- **Document passage**

Japanese Researchers Develop Sensor Skin
ScentCone writes "A University of Tokyo team has developed a flexible, laminated network of pressure and temperature sensors suitable for jobs such as robot fingers. Circuits as pressure sensors, and semiconductors as temperature sensors are not new, but the thin, networked laminate of the two is novel."
Robotic musceles are solved? Thats new to me.
They are far, far away from being "solved". Atrificial muscels (made of fibers) are energy inefficient and bulky. DC-Motors are bulky and heavy, yet better in efficiancy still not good enough.
Take forexample a human Hand: What do you think, how many muscles (=motors) do we have? And thats only the motors ... strings, wires, powersupply adds.

- **Given data**
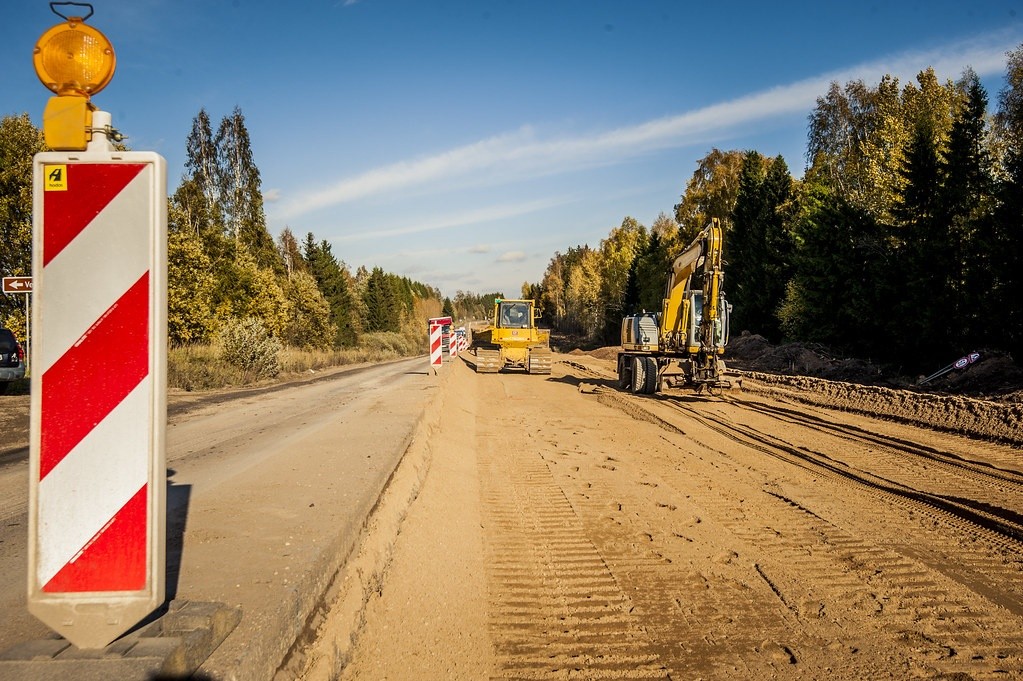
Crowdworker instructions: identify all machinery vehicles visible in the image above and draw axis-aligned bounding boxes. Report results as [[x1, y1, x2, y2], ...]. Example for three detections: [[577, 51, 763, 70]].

- **Required task A**
In the sensor skin discussion, the final comment says some things are added to a hand on top of the motors. List each of them.
- **Required task B**
Resume the sensor skin discussion right after its last sentence.

- **Reply A**
strings
wires
powersupply

- **Reply B**
And for the article: Its nice that they manufacture such a skin ... but how many degrees of freedom is it able to measure? 1 is definitly to few. How are the signals read? The have to be amplified a lot, so how many wires are needed? Wehere is the amplification done? Just imagine ous small finger -- is there inside enoug room for the bearing structure plus amplification-electronics plus wires?
NOT the skin itself is the problem, but to integrate it successfully in a human-sized, human-capable robotic hand.
Its not just about making them more "appealing" to the public.
This new "fabric" laminates the pressure and temperature sensing network together, so that both properties can be detected simultaneously, using carbon based circuits and semi-conductors, which is inexpensive to reproduce
This would allow the scientists to measure more easily (if not more accurately), the effects a certain task would have were it performed by a human, the side effects certain working conditions may have (kind of prevention before cure), and in future they could add more sensors on these layers to measure other aspects (for example, radioactivity)..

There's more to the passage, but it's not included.